## Text shown
Tula () is the largest city and the administrative center of Tula Oblast in Russia, located  south of Moscow. Tula is located in the northern Central Russian Upland on the banks of the Upa River, a tributary of the Oka. At the 2010 census, Tula had a population of 501,169, an increase from 481,216 in 2002, making it the 32nd largest city in Russia by population.

A primarily industrial city, Tula was a fortress at the border of the Principality of Ryazan. The city was seized by Ivan Bolotnikov during the Time of Troubles and withstood a four-month siege by the Tsar's army. Historically, Tula was a major centre for the manufacture of armaments. The Demidov family built the first armament factory in Russia in the city, in what would become the Tula Arms Plant, which still operates to this day.

Tula is home to the Klokovo air base, Tula State University, Tula Kremlin, The Tula State Museum of Weapons and Kazanskaya embankment of the Upa River (). Tula has a historical association with the samovar, a metal container used to heat and boil water; the city was a major center of Russian samovar production. Yasnaya Polyana, the former home of the writer Leo Tolstoy, is located  southwest of Tula. Additionally, Tula is known for its imprinted gingerbread (pryanik), which has been made in Tula since the 17th century.

## Dataset rows
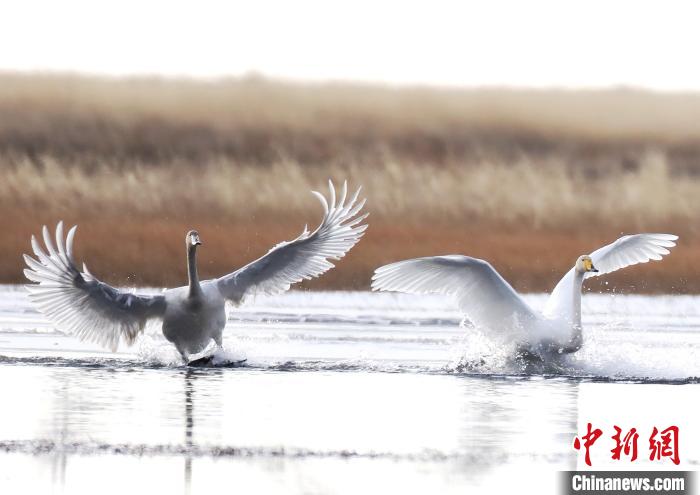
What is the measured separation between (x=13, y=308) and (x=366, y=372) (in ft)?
39.3

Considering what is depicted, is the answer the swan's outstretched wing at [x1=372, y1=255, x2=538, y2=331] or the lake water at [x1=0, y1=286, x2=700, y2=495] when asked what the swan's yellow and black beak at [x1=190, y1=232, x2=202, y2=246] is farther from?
the swan's outstretched wing at [x1=372, y1=255, x2=538, y2=331]

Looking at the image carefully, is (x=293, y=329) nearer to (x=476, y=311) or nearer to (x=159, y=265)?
(x=476, y=311)

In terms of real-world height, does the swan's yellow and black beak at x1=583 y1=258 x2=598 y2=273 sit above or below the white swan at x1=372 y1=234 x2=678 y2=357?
above

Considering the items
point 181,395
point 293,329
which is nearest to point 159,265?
point 293,329

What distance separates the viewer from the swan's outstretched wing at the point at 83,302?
15.9 metres

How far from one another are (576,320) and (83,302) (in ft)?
15.3

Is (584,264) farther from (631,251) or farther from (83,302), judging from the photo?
(83,302)

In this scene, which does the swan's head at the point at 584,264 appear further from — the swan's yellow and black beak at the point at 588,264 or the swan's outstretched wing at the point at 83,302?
the swan's outstretched wing at the point at 83,302

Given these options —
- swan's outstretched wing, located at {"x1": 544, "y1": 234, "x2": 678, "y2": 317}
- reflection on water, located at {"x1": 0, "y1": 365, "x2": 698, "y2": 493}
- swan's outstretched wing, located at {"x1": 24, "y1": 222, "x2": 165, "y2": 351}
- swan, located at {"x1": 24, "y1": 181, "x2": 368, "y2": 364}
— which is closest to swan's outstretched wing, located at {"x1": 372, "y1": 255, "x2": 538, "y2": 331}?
reflection on water, located at {"x1": 0, "y1": 365, "x2": 698, "y2": 493}

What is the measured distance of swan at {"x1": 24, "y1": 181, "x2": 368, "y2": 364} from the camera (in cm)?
1598

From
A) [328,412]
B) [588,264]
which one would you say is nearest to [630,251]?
[588,264]

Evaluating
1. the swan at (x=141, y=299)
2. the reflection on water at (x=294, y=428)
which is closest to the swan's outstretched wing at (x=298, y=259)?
the swan at (x=141, y=299)

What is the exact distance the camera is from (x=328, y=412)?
40.0 ft

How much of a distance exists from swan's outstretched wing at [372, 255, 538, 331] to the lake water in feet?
1.67
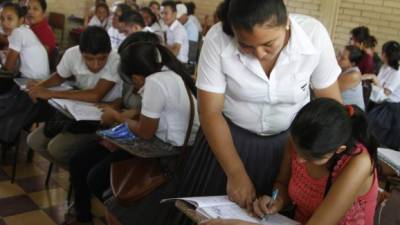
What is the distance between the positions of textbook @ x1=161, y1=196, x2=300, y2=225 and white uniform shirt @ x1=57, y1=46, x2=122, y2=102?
161cm

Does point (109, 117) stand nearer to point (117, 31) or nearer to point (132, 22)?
point (132, 22)

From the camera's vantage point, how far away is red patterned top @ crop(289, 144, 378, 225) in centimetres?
145

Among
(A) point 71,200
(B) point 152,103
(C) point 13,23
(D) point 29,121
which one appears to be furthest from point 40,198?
(C) point 13,23

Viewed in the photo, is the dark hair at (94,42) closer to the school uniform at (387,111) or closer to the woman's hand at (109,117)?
the woman's hand at (109,117)

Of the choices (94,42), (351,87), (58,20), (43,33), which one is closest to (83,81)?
(94,42)

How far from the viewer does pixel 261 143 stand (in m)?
1.67

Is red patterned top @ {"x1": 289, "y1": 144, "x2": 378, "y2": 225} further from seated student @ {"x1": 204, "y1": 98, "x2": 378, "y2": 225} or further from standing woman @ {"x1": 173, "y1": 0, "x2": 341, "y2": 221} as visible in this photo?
standing woman @ {"x1": 173, "y1": 0, "x2": 341, "y2": 221}

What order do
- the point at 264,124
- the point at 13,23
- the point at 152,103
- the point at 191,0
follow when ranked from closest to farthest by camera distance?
1. the point at 264,124
2. the point at 152,103
3. the point at 13,23
4. the point at 191,0

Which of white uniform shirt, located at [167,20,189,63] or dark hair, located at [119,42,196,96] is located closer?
dark hair, located at [119,42,196,96]

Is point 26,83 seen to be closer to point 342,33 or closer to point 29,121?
point 29,121

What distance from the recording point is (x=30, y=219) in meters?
2.76

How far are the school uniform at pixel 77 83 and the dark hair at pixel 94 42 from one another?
13 centimetres

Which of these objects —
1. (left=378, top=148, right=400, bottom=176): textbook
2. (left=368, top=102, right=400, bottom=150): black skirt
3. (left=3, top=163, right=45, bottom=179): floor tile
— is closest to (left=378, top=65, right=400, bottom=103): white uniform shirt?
(left=368, top=102, right=400, bottom=150): black skirt

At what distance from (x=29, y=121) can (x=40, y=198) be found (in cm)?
55
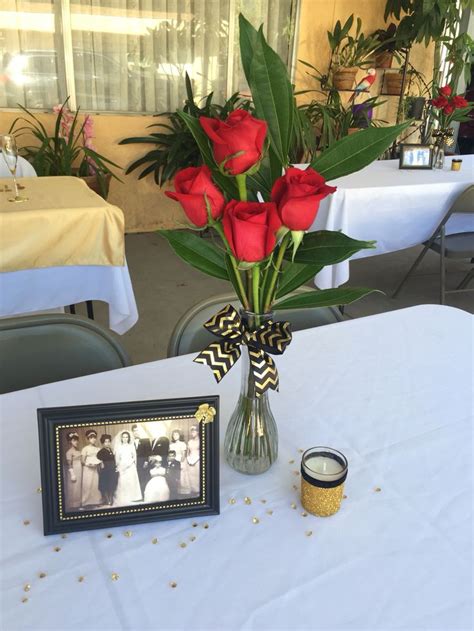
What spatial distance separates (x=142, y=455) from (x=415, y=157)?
3.12 meters

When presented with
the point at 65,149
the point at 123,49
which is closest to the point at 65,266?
the point at 65,149

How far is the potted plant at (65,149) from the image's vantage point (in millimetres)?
3728

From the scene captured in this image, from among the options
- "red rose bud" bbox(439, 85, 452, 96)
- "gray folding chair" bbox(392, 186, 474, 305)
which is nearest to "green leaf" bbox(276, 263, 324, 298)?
"gray folding chair" bbox(392, 186, 474, 305)

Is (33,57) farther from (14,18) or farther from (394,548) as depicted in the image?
(394,548)

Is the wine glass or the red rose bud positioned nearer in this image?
→ the wine glass

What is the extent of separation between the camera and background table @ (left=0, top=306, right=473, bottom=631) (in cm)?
66

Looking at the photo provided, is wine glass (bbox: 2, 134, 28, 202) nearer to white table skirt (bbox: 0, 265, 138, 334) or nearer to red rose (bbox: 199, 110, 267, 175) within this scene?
white table skirt (bbox: 0, 265, 138, 334)

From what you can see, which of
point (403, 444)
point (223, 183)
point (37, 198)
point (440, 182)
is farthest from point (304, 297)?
point (440, 182)

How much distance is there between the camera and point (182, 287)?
3506mm

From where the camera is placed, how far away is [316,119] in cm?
480

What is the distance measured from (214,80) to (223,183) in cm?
422

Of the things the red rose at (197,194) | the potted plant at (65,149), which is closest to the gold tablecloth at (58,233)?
the red rose at (197,194)

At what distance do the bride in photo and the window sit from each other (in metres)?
3.88

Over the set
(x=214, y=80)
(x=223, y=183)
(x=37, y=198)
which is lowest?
(x=37, y=198)
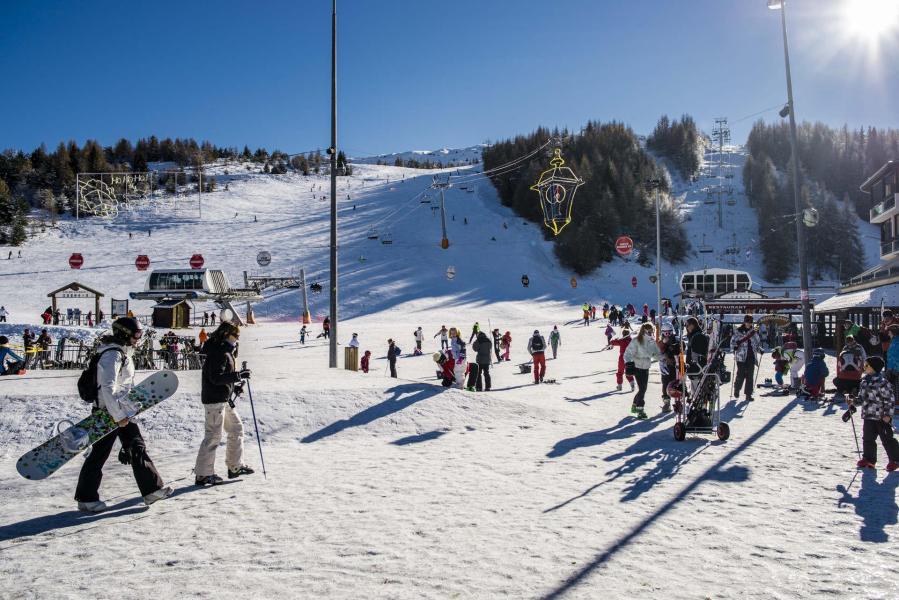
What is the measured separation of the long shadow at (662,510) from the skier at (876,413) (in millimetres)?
1417

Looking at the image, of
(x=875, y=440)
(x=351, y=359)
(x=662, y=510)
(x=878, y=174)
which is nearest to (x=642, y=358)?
(x=875, y=440)

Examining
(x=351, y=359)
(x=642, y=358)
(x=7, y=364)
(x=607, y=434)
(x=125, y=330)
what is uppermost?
(x=125, y=330)

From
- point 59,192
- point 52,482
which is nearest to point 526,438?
point 52,482

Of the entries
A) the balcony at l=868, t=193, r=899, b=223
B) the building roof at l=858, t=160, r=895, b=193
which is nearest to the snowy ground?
the balcony at l=868, t=193, r=899, b=223

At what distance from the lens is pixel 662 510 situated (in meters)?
5.53

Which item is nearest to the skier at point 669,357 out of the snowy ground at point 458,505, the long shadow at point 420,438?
the snowy ground at point 458,505

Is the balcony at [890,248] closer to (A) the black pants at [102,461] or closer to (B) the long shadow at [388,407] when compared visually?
(B) the long shadow at [388,407]

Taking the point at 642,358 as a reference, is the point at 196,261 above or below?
above

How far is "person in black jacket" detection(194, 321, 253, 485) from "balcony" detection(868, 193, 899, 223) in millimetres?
34324

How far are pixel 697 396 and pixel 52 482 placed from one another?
8.28 metres

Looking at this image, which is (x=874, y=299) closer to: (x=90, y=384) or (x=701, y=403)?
(x=701, y=403)

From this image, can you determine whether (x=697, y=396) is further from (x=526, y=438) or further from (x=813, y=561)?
(x=813, y=561)

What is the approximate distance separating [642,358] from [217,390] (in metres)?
7.75

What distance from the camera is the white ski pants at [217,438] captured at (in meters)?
6.11
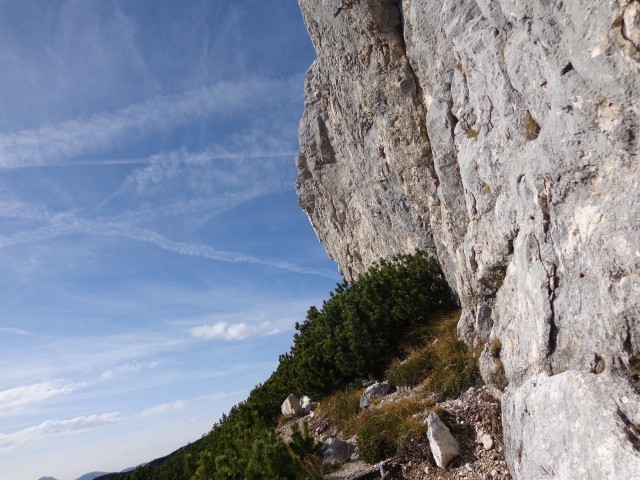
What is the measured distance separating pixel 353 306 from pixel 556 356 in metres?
10.8

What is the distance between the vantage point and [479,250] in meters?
11.4

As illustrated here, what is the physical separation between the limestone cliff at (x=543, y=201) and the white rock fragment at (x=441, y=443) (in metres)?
1.45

## Work instructions
1. Answer from the text about Tula:
(a) What population did Tula have at the 2010 census?
(b) Who seized the city during the Time of Troubles?
(c) Since when has imprinted gingerbread been made in Tula?
2. Carry on the text about Tula from its final sentence.

## Responses to the tasks
1.
(a) 501,169
(b) Ivan Bolotnikov
(c) The 17th century

2.
Etymology
The name of the city is likely  pre-Russian, probably of Baltic origin.

History

Tula was first mentioned in the Nikon Chronicle (year 1146).

In the Middle Ages, Tula was a minor fortress at the border of the Principality of Ryazan. As soon as it passed to the Grand Duchy of Moscow, a brick citadel, or kremlin, was constructed in 1514–1521. It was a key fortress of the Great Abatis Belt and successfully resisted a siege by the Tatars in 1552. In 1607, Ivan Bolotnikov and his supporters seized the citadel and withstood a four-months siege by the Tsar's army. In the 18th century, some parts of the kremlin walls were demolished. Despite its archaic appearance, the five-domed Assumption Cathedral in the kremlin was built as late as 1764.

In 1712, Tula was visited by Peter the Great, who commissioned the Demidov blacksmiths to build the first armament factory in Russia. Several decades later, Tula was turned by the Demidovs into the greatest ironworking center of Eastern Europe. The oldest museum in the city, showcasing the history of weapons, was inaugurated by the Demidovs in 1724, and Nicholas-Zaretsky Church in the city houses their family vault. The first factory to produce samovars industrially was also established there in the course of the 18th century. After the Demidovs moved the center of their manufacture to the Urals, Tula continued as a center of heavy industry, particularly in the manufacture of matériel.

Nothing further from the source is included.